Exercise text
= Beginning of Section =

Assembly memory math and looping

0
votes

I'm struggling to figure out how a certain block would function. With the following address on the heap

004B0000 73 6D 67 66 74 smgft

and the following assembly:

77A701B8 xor eax, eax
77A701BA mov ecx, 4
77A701BF lea edi, DWORD PTR DS:[ecx+4B0000]
77A701C5 xor DWORD PTR DS:[edi], ecx
77A701C5 loopd short ntdll.77A701BF

The problem is to provide the value of the five bytes on the heap in ASCII after the instructions have executed. What I can understand from it is as follows

xor eax, eax ; 0 out eax

mov ecx, 4 ; set ecx 4

lea edi, dword ptr ds:[ecx+4b0000] ; this loads into EDI whatever is stored at ecx+4b0000, so 4b0004. I'm not sure what this would grab. I'm not even sure what 4b0000 would get, since it's 5 bytes. mgft, or smgf? I think smgf? And how does the +4h affect this? Makes it 736D676678?

xor dword ptr ds:[edi], ecx ; So this will xor 4h with the newly loaded dword at edi, but what does it do with it in the loopd?

loopd short ntdll.77A701BF ; So this is a "loop while equal" but I'm not sure what that translates to with a xor above it. And does it decrement ecx? But then it jumps back to the lea line.

1
assemblyx86
It's a loop, not loope (loop while equal), so it doesn't care about EFLAGS (which xor sets). See felixcloutier.com/x86/LOOP:LOOPcc.htmlPeter Cordes

1 Answers

4
votes

The lea edi, dword ptr ds:[ecx+4b0000] loads the value ecx+0x004b0000 into EDI, and doesn't access memory at all. The loop instruction is like "ecx = ecx - 1; if(ecx != 0) goto ntdll.77A701BF".

= End of Section =

Task set
1. Edit the part of the assembly thread that begins at the words "xor eax, eax ;" and stops after "Makes it 736D676678?", replacing "0 out" with "zero out".
2. Pick up the assembly thread after its last sentence and write what comes next.

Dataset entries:
= Beginning of Section =

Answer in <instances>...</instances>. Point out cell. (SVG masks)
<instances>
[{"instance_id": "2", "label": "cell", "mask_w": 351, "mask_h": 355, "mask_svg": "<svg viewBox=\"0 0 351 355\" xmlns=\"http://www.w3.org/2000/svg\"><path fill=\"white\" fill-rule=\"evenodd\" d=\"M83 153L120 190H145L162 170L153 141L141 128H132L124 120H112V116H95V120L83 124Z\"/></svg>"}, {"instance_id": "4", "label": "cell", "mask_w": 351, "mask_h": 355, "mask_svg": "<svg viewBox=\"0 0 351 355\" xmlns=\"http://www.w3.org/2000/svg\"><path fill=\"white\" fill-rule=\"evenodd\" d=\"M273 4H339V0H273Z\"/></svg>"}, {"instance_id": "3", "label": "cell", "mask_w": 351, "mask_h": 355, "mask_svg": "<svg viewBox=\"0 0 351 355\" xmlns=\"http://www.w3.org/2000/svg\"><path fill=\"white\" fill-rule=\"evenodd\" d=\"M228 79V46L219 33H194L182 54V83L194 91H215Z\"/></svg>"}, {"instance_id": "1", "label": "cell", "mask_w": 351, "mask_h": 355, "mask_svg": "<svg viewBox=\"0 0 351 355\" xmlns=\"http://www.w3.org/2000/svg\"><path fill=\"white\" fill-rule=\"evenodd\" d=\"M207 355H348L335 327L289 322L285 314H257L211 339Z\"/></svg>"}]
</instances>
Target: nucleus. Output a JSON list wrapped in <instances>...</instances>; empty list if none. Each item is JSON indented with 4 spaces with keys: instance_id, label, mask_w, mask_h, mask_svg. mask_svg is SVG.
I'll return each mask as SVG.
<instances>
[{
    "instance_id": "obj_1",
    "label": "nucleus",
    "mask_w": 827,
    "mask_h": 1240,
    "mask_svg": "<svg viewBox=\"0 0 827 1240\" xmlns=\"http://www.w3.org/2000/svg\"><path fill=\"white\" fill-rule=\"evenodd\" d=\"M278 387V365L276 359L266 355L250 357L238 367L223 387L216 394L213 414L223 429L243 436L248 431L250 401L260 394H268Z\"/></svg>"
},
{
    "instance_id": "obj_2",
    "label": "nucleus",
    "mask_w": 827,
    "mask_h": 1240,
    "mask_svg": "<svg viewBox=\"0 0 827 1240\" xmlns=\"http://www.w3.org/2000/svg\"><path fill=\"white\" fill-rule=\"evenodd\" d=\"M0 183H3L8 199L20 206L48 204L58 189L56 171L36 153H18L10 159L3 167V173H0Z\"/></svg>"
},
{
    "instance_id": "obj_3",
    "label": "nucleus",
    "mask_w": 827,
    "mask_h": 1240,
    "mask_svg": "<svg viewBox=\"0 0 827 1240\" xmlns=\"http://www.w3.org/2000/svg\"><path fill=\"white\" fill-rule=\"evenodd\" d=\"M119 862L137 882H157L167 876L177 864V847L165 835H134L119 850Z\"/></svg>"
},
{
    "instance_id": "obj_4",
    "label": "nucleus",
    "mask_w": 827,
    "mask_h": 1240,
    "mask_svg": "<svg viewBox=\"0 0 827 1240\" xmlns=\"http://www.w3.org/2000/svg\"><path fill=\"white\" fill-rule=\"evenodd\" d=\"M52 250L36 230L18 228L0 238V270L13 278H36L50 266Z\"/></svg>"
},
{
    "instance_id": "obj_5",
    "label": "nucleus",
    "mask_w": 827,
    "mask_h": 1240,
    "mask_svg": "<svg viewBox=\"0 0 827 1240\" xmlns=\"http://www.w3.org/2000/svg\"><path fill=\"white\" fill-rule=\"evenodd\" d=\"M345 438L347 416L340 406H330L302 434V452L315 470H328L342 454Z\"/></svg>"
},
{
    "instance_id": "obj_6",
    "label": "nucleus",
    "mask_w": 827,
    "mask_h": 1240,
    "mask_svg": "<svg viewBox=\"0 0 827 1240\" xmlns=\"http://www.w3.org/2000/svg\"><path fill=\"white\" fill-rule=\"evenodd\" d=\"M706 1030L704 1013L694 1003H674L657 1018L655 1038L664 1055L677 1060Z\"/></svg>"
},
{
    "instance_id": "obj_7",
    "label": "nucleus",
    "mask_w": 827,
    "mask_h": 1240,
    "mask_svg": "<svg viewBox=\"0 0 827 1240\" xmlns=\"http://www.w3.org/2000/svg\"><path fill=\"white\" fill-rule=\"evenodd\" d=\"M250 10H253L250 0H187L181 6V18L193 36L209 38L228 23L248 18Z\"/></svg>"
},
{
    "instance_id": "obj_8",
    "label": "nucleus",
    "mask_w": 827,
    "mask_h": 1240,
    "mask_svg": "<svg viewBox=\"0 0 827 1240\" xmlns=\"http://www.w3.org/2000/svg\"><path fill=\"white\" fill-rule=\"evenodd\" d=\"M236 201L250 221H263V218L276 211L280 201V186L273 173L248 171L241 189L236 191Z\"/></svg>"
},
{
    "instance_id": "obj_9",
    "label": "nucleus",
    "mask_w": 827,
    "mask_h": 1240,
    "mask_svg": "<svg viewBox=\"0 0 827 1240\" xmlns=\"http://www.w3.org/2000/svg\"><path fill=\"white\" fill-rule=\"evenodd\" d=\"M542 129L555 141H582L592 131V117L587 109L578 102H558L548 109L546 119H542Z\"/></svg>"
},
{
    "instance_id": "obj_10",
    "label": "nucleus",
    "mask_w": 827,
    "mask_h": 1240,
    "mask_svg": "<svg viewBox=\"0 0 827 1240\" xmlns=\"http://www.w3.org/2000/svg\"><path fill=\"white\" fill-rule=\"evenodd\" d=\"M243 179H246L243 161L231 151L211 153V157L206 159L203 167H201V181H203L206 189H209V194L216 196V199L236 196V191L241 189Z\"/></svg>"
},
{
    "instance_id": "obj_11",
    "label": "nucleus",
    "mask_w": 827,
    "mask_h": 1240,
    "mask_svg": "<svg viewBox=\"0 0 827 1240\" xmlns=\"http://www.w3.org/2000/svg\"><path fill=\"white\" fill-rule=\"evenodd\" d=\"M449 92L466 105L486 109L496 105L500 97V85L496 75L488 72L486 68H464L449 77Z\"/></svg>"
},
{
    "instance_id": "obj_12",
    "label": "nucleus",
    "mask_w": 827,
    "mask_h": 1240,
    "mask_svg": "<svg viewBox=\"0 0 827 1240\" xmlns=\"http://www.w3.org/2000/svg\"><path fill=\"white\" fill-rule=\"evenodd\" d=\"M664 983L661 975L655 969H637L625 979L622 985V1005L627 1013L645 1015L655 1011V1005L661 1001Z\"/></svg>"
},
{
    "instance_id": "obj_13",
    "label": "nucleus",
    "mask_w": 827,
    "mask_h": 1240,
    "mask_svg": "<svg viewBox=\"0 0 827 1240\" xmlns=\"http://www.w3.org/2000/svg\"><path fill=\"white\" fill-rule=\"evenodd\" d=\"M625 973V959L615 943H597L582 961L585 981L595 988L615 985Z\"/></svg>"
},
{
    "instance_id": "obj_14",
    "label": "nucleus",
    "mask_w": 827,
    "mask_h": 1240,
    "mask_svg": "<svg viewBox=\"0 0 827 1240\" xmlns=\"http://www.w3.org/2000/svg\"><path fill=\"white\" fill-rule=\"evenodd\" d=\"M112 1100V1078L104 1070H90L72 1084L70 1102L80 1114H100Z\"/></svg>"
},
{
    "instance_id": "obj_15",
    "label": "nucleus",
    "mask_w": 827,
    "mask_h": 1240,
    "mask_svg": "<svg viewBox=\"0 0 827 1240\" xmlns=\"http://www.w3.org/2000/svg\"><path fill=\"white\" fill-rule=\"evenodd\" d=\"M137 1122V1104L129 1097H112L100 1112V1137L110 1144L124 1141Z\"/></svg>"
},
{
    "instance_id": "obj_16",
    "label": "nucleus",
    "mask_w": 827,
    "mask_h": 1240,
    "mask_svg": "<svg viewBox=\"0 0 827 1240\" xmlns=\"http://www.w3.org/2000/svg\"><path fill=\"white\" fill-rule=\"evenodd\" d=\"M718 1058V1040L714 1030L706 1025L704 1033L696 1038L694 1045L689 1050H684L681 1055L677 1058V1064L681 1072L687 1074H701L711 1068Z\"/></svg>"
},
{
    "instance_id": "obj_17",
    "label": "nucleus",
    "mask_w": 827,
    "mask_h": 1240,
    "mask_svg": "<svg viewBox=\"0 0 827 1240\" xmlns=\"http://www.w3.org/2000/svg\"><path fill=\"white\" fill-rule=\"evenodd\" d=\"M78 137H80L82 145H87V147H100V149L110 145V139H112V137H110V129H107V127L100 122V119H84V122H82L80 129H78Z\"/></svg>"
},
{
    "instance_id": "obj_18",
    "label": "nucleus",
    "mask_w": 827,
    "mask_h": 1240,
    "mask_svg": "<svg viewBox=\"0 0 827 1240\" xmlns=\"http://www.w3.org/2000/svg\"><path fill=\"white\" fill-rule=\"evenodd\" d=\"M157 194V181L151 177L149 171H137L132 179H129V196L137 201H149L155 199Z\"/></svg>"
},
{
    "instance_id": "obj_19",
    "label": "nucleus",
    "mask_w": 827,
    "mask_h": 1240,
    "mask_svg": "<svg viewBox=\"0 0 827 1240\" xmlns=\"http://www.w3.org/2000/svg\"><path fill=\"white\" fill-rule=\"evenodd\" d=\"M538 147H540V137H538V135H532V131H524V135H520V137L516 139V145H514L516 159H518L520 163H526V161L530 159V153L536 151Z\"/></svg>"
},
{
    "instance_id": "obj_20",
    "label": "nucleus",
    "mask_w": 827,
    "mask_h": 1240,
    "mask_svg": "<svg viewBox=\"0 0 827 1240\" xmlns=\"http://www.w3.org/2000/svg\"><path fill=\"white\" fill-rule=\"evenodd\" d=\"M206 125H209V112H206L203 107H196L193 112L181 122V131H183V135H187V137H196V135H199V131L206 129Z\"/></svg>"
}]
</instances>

= End of Section =

Outputs by task
1.
xor eax, eax ; zero out eax

mov ecx, 4 ; set ecx 4

lea edi, dword ptr ds:[ecx+4b0000] ; this loads into EDI whatever is stored at ecx+4b0000, so 4b0004. I'm not sure what this would grab. I'm not even sure what 4b0000 would get, since it's 5 bytes. mgft, or smgf? I think smgf? And how does the +4h affect this? Makes it 736D676678?

2.
Not that this code can be unrolled, so that it becomes:

    xor eax, eax

    lea edi, DWORD PTR DS:[4+0x004B0000]
    xor DWORD PTR DS:[edi], 0x00000004

    lea edi, DWORD PTR DS:[3+0x004B0000]
    xor DWORD PTR DS:[edi], 0x00000003

    lea edi, DWORD PTR DS:[2+0x004B0000]
    xor DWORD PTR DS:[edi], 0x00000002

    lea edi, DWORD PTR DS:[1+0x004B0000]
    xor DWORD PTR DS:[edi], 0x00000001

    xor ecx,ecx

Which can be optimised more, so it becomes:

    xor BYTE PTR DS:[0x004B0004], 0x04
    xor BYTE PTR DS:[0x004B0003], 0x03
    xor BYTE PTR DS:[0x004B0002], 0x02
    xor BYTE PTR DS:[0x004B0001], 0x01

    xor eax, eax       ;May be unnecessary if value unused by later code
    mov edi,0x004B0001 ;May be unnecessary if value unused by later code
    xor ecx, ecx       ;May be unnecessary if value unused by later code

Which can be optimised a little more by combining the XORs:

    xor DWORD PTR DS:[0x004B0001], 0x04030201

    xor eax, eax       ;May be unnecessary if value unused by later code
    mov edi,0x004B0001 ;May be unnecessary if value unused by later code
    xor ecx, ecx       ;May be unnecessary if value unused by later code

Note: Yes, this is a misaligned XOR, but likely faster than multiple smaller aligned XORs on modern CPUs as it doesn't cross a cache line boundary.

Essentially; the entire loop can be reduced to a single instruction.